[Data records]
== == ==

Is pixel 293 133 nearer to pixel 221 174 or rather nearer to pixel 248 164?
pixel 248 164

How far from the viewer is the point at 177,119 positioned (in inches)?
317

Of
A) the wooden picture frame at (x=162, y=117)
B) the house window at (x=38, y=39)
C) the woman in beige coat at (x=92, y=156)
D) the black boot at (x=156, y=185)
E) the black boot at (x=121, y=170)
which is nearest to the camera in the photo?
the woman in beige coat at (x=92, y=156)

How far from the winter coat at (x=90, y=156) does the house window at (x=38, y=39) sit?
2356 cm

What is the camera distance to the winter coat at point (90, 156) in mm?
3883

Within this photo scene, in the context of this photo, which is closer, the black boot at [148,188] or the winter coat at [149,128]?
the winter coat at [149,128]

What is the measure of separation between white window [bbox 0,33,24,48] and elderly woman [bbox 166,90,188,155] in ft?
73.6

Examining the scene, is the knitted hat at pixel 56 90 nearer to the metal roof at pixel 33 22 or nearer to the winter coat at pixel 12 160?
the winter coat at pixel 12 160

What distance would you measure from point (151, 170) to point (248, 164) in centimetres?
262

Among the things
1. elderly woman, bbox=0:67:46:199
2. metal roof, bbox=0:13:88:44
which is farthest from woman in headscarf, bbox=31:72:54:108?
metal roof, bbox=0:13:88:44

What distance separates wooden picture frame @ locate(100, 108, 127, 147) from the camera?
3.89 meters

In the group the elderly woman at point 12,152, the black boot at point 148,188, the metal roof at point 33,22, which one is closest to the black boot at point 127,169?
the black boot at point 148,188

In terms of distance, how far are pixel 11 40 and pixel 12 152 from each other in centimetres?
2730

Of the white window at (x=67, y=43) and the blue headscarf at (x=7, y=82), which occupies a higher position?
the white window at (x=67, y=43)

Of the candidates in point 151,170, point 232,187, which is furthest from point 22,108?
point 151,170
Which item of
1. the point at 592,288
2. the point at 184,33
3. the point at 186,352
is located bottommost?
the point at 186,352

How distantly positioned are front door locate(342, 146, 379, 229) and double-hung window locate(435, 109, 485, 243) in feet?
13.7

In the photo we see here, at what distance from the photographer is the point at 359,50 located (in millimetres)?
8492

== == ==

Exercise brief =>
Reproduce all of the entries word for word.

The response =>
Is pixel 293 133 nearer to pixel 221 174 or rather nearer to pixel 248 164?
pixel 248 164

How far from the viewer is the point at 177,119 positioned (in inches)?
317

Of
A) the wooden picture frame at (x=162, y=117)
B) the house window at (x=38, y=39)
C) the woman in beige coat at (x=92, y=156)
D) the black boot at (x=156, y=185)
E) the black boot at (x=121, y=170)
which is nearest to the camera in the photo?
the woman in beige coat at (x=92, y=156)

How far from the winter coat at (x=90, y=156) does the house window at (x=38, y=39) sit?
2356 cm

What is the camera distance to the winter coat at point (90, 156) in mm?
3883

Within this photo scene, in the context of this photo, which is closer, the black boot at [148,188] or the winter coat at [149,128]?
the winter coat at [149,128]

What is the measure of separation between white window [bbox 0,33,24,48] and elderly woman [bbox 166,90,188,155] in ft?
73.6

Examining the scene, is the knitted hat at pixel 56 90 nearer to the metal roof at pixel 33 22 or nearer to the winter coat at pixel 12 160?
the winter coat at pixel 12 160

What distance would you measure from point (151, 170) to point (248, 164) in centimetres?
262

Among the things
1. elderly woman, bbox=0:67:46:199
2. metal roof, bbox=0:13:88:44
which is farthest from woman in headscarf, bbox=31:72:54:108?
metal roof, bbox=0:13:88:44

What distance separates wooden picture frame @ locate(100, 108, 127, 147) from the camera?
3.89 meters

In the group the elderly woman at point 12,152, the black boot at point 148,188, the metal roof at point 33,22, which one is closest to the black boot at point 127,169?
the black boot at point 148,188

In terms of distance, how far are pixel 11 40 and pixel 12 152 from each other in centimetres?
2730

Of the white window at (x=67, y=43) and the blue headscarf at (x=7, y=82), which occupies a higher position?
the white window at (x=67, y=43)

Of the candidates in point 151,170, point 232,187, which is furthest from point 22,108?
point 151,170
Which item of
1. the point at 592,288
2. the point at 184,33
3. the point at 186,352
is located bottommost?
the point at 186,352

How distantly positioned are front door locate(342, 146, 379, 229) and double-hung window locate(435, 109, 485, 243) in feet?
13.7

In the photo we see here, at what distance from the photographer is the point at 359,50 located (in millimetres)?
8492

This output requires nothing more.